• Required work:
Revise the records below, replacing "peepal tree" with "fig tree" wherever it occurs and leaving everything else unchanged. Leave the pictures out of your answer.

Collected data
════════════════════
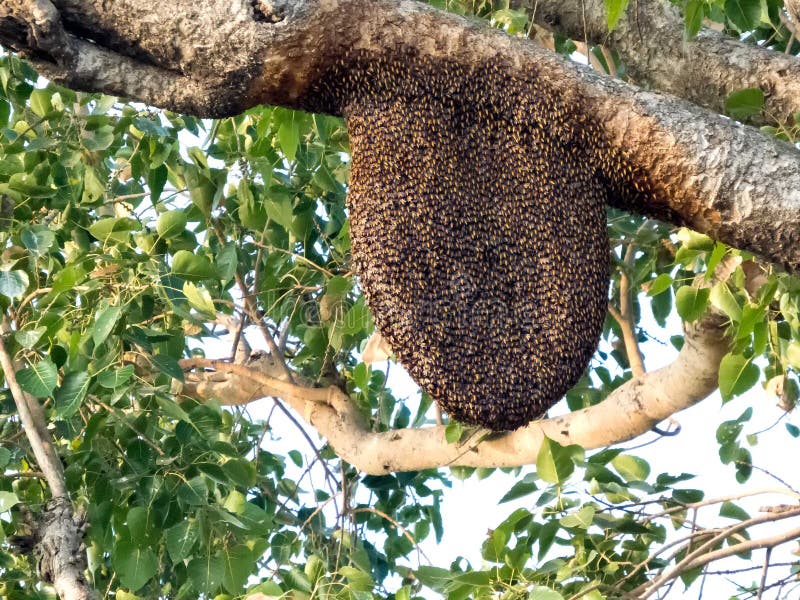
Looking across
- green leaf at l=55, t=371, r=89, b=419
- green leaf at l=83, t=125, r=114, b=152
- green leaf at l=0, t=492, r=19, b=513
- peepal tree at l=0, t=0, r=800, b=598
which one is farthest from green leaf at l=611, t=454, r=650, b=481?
green leaf at l=83, t=125, r=114, b=152

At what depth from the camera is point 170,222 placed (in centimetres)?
313

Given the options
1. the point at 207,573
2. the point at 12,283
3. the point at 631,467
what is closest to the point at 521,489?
the point at 631,467

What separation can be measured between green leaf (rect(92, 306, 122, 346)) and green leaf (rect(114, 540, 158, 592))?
0.68 metres

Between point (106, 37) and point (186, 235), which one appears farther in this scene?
point (186, 235)

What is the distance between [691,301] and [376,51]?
1.23 meters

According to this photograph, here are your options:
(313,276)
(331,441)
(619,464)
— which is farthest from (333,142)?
(619,464)

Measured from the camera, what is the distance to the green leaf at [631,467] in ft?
10.3

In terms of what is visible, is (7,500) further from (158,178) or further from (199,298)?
(158,178)

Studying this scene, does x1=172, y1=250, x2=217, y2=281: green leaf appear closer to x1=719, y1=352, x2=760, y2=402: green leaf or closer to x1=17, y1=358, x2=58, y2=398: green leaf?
x1=17, y1=358, x2=58, y2=398: green leaf

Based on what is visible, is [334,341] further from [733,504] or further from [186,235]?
[733,504]

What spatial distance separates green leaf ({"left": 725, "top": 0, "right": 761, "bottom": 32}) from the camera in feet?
8.75

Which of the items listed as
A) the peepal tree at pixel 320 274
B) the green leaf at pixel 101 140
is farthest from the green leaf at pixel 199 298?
the green leaf at pixel 101 140

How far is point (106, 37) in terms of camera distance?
2.16m

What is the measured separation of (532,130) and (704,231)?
1.32 ft
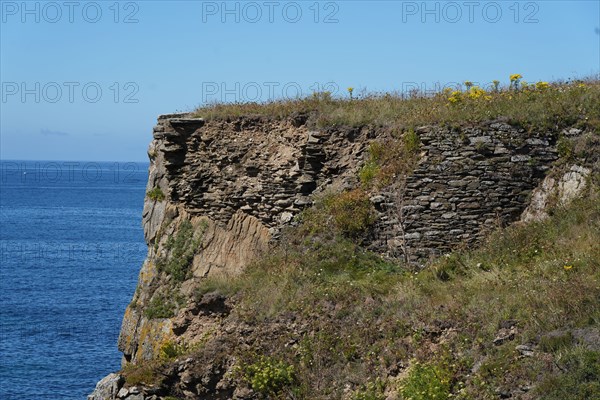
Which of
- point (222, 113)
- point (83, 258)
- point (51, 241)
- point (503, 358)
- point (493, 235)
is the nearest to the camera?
point (503, 358)

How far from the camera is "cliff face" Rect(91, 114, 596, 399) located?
2119 centimetres

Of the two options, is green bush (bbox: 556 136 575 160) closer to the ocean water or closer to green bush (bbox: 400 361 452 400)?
green bush (bbox: 400 361 452 400)

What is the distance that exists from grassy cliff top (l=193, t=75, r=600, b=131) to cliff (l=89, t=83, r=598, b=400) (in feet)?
0.80

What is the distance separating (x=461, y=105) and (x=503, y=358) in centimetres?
801

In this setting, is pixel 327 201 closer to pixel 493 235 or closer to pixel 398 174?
pixel 398 174

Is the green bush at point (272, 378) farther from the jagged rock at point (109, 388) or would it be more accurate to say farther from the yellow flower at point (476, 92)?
the yellow flower at point (476, 92)

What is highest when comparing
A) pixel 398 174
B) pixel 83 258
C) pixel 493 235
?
pixel 398 174

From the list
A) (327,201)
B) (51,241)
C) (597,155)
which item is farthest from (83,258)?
(597,155)

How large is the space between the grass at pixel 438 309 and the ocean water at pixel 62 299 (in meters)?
16.1

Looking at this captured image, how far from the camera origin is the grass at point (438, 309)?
52.2ft

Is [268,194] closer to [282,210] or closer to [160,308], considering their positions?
[282,210]

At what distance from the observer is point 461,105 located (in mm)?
22266
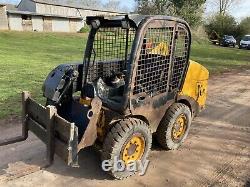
════════════════════
• Task response:
Looking across
- green leaf at l=55, t=371, r=89, b=419
- green leaf at l=83, t=125, r=114, b=152
- green leaf at l=0, t=492, r=19, b=513
- fig tree at l=0, t=0, r=800, b=598
which one is farthest from green leaf at l=611, t=454, r=650, b=481?
green leaf at l=83, t=125, r=114, b=152

At what depth from the camera is point 170,222 placed (in centimetres)?
313

Given the options
1. the point at 207,573
2. the point at 12,283
3. the point at 631,467
what is closest to the point at 521,489?
the point at 631,467

What separation can be measured between green leaf (rect(92, 306, 122, 346)) and green leaf (rect(114, 540, 158, 592))?
0.68 metres

Between point (106, 37) and point (186, 235), which one appears farther in this scene?
point (186, 235)

What is the distance between [691,301] and [376,51]?
1.23 meters

According to this photograph, here are your options:
(313,276)
(331,441)
(619,464)
— which is farthest from (333,142)?
(619,464)

Measured from the camera, what is the distance to the green leaf at [631,467] in ft?
10.3

In terms of what is visible, is (7,500) further from (158,178) or further from (199,298)?
(158,178)

Studying this scene, does x1=172, y1=250, x2=217, y2=281: green leaf appear closer to x1=719, y1=352, x2=760, y2=402: green leaf or closer to x1=17, y1=358, x2=58, y2=398: green leaf?
x1=17, y1=358, x2=58, y2=398: green leaf

Based on what is visible, is [334,341] further from [733,504] or further from [186,235]?
[733,504]

What spatial distance separates green leaf ({"left": 725, "top": 0, "right": 761, "bottom": 32}) from the camera in feet?
8.75

Which of the items listed as
A) the fig tree at pixel 320 274
B) the green leaf at pixel 101 140
is farthest from the green leaf at pixel 199 298?
the green leaf at pixel 101 140

How far is point (106, 37) in terms of camera distance?
2.16m

What is the measured separation of (532,130) and (704,231)?
1.32 ft
Which of
- point (222, 113)
- point (83, 258)
- point (51, 241)
- point (503, 358)
- point (493, 235)
is the nearest to the camera?
point (503, 358)

How far from the camera is "cliff face" Rect(91, 114, 596, 399) located?
2119 centimetres

Of the two options, is green bush (bbox: 556 136 575 160) closer to the ocean water or closer to green bush (bbox: 400 361 452 400)?
green bush (bbox: 400 361 452 400)

What is the distance that exists from grassy cliff top (l=193, t=75, r=600, b=131) to cliff (l=89, t=83, r=598, b=400) (in feet)?
0.80

What is the distance separating (x=461, y=105) and (x=503, y=358) in centimetres?
801

In this setting, is pixel 327 201 closer to pixel 493 235 or closer to pixel 398 174?
pixel 398 174

Is the green bush at point (272, 378) farther from the jagged rock at point (109, 388) or would it be more accurate to say farther from the yellow flower at point (476, 92)?
the yellow flower at point (476, 92)

What is highest when comparing
A) pixel 398 174
B) pixel 83 258
C) pixel 493 235
?
pixel 398 174

From the list
A) (327,201)
B) (51,241)
C) (597,155)
which item is farthest from (83,258)?
(597,155)

How large is the space between the grass at pixel 438 309 and the ocean water at pixel 62 299 (in meters)?
16.1

Looking at this captured image, how far from the camera origin is the grass at point (438, 309)?
52.2ft

Is [268,194] closer to [282,210] or closer to [160,308], considering their positions?
[282,210]

At what distance from the observer is point 461,105 located (in mm)?
22266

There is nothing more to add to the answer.